LEVEL I - Introductory Level


DEPARTMENT Centre for the Liberal Arts and Sciences

DESCRIPTION This Unit will help students gain insight into the art of practical filmmaking. It is theory-and practice-based. An overview of the milestones of filmmaking will be given against a background of the social and political forces at play at that moment in time.

- Study of basic techniques and rules for filming (how to use the camera, ‘crossing the line’ rule, eye lines, etc.).
- Study of the psychology of lenses and how to create various moods (psychology of color).
- Study of how to direct actors (diction to use, how to approach it, different styles and theories).
- Study of how editing shapes and creates a film.
- Study of poignant and lesser-known works, their histories and development (various directors’ works and various genres/sub-genres).
- An overview of different film movements (French New Wave, Italian Neo-Realism, etc.)

Learning Outcomes:

1. Knowledge & Understanding:

By the end of the Unit the student will be able to:
- Demonstrate basic techniques for discriminating amongst lenses based on an understanding of how lenses can shape the way a story is told.
- Demonstrate some understanding of the complex relationship between a director and his/her actor.
- Demonstrate some understanding of script writing and how this relates to an understanding of what works on screen and what doesn’t. (Ambiguity isn’t bad… you don’t have to pander to the audience).
- Demonstrate some understanding of how to write good dialogue sequences without the use of exposition. (It has to feel natural but not necessarily like real life. Film dialogue is not written like dialogue in plays, radio plays or novels).
- Demonstrate some understanding of how to handle a crew, delegate instructions without coming across as a drill sergeant (difference between instructing and directing).
- Demonstrate some understanding of various film genres and film techniques by having the students give a presentation.
- Watching a film with new eyes, as they will become increasingly aware of what goes on behind the ‘curtain’ as the course progresses.

2. Skills:

By the end of the Unit the student will be:
- Able to use a DSLR camera for filming purposes on a basic level.
- Able to select the ideal lens to achieve the perspective that will best help their story to materialize on screen (close-up/mid/wide. What would you use a close-up for? This changes according to the medium: close-up in TV and in film).

*****

WORK TO DO:
- a) According to the filmmaking unit description, what type of camera will students be able to use for filming on a basic level?
- b) Summarize the filmmaking unit description in two sentences.

Stored data entries:
*****

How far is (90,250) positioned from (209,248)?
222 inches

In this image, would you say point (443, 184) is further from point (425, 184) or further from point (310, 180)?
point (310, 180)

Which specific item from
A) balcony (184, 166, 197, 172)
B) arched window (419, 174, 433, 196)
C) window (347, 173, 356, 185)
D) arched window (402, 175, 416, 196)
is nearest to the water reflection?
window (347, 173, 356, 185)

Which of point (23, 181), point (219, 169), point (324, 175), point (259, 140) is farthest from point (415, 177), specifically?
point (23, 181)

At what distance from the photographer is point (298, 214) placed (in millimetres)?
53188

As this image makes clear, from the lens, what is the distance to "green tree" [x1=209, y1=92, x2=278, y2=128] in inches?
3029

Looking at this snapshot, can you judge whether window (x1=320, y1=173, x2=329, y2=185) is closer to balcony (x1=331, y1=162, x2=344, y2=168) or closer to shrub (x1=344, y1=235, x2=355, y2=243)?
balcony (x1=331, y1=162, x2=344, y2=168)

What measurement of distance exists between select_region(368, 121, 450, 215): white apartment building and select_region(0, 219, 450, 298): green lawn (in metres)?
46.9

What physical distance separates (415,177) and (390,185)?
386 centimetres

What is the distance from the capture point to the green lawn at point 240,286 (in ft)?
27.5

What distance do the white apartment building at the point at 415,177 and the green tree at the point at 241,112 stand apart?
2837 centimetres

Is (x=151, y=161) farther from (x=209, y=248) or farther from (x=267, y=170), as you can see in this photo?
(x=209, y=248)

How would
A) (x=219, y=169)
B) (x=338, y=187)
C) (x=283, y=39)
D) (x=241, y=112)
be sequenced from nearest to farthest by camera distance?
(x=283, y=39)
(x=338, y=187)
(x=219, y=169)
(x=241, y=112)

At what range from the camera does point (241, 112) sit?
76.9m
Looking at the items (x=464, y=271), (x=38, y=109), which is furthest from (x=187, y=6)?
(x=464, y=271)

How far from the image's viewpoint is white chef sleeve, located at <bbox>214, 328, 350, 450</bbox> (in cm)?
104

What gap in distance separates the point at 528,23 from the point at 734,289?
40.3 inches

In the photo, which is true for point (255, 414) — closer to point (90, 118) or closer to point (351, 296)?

*****

THE RESPONSES:
- a) A DSLR camera.

- b) This introductory unit from the Centre for the Liberal Arts and Sciences teaches practical filmmaking through theory and practice. It covers camera techniques, lenses, directing actors, editing, poignant and lesser-known works, and film movements, and it aims to leave students able to film with a DSLR camera, choose suitable lenses, and understand directing, script and dialogue writing, crew handling, and film genres.